Uber believes it has identified the team behind last week’s hack, and the name sounds all too familiar. In its latest update on the breach, Uber said the perpetrators were linked to Lapsus$, a hacking group targeting tech companies including Microsoft, Samsung and T-Mobile. The same intruders may also be responsible for the Rockstar hack that leaked Grand Theft Auto VI , Uber said.
The culprit may have accessed Uber’s internal systems. An attacker may have purchased the contractor’s login details on the dark web after exposing them through a malware-infected computer. Two-factor authentication initially prevented hackers from getting in, but contractors accepted authentication requests — enough to help intruders compromise employee accounts and abuse corporate apps like Google Workspace and Slack.

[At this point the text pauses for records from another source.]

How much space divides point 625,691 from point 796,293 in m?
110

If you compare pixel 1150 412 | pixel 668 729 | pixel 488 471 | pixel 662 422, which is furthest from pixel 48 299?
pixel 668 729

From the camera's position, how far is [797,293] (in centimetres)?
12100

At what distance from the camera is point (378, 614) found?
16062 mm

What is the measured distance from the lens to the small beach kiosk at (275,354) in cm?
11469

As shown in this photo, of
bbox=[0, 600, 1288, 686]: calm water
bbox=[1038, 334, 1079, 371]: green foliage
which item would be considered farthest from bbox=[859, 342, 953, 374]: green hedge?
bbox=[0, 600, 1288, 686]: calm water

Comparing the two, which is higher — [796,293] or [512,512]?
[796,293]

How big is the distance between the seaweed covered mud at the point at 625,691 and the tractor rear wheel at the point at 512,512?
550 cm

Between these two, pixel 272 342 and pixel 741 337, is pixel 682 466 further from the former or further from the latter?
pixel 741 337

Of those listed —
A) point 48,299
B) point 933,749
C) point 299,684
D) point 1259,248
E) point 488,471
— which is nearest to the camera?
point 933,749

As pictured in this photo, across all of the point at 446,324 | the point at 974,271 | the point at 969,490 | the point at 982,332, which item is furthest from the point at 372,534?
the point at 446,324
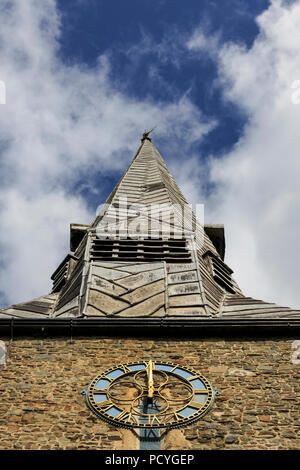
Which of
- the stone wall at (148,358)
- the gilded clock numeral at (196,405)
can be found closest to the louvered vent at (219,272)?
the stone wall at (148,358)

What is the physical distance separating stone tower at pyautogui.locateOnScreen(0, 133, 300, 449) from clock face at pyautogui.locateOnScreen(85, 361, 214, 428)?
0.60 ft

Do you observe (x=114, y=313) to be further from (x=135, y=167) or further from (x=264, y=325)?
(x=135, y=167)

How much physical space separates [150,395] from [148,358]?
133 cm

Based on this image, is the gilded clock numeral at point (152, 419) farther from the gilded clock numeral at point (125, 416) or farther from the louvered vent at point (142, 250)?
the louvered vent at point (142, 250)

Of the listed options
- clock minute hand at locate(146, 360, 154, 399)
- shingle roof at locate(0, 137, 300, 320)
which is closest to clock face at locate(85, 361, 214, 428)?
clock minute hand at locate(146, 360, 154, 399)

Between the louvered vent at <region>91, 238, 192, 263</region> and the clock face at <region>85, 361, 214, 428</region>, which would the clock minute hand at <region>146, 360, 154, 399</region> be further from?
the louvered vent at <region>91, 238, 192, 263</region>

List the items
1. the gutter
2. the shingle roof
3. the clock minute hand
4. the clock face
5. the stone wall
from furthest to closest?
the shingle roof
the gutter
the clock minute hand
the clock face
the stone wall

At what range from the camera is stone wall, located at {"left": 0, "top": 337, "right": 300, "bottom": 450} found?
1070cm

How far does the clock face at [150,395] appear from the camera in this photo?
11.2 meters

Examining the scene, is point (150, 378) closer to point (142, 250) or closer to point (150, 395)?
point (150, 395)

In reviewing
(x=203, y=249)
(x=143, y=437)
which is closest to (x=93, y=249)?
(x=203, y=249)

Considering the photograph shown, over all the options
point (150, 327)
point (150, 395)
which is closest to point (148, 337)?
point (150, 327)
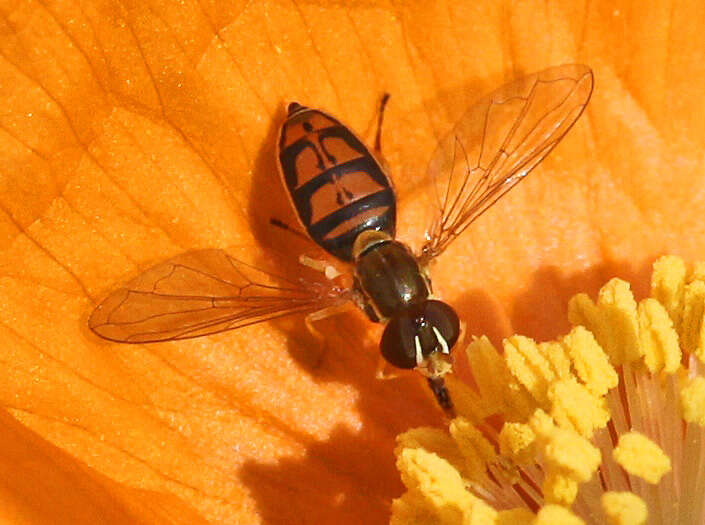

As before, Uber stressed that the hackers did not gain access to public-facing systems or user accounts. The codebase also remains the same. While it is true that those responsible broke Uber’s bug bounty program, any bug reports involved have been “fixed.” Uber reined in hacking attacks by restricting compromised accounts, temporarily disabling tools, and resetting access to the service. There is additional monitoring for unusual activity.
Incident update indicates relatively limited damage to Uber. However, it also shows that despite the arrest, Lapsus$ is still attacking high-profile targets. It also highlights the continued vulnerability of major tech companies to hacking attacks. In this case, one wrong move by a contractor disrupted Uber’s operations.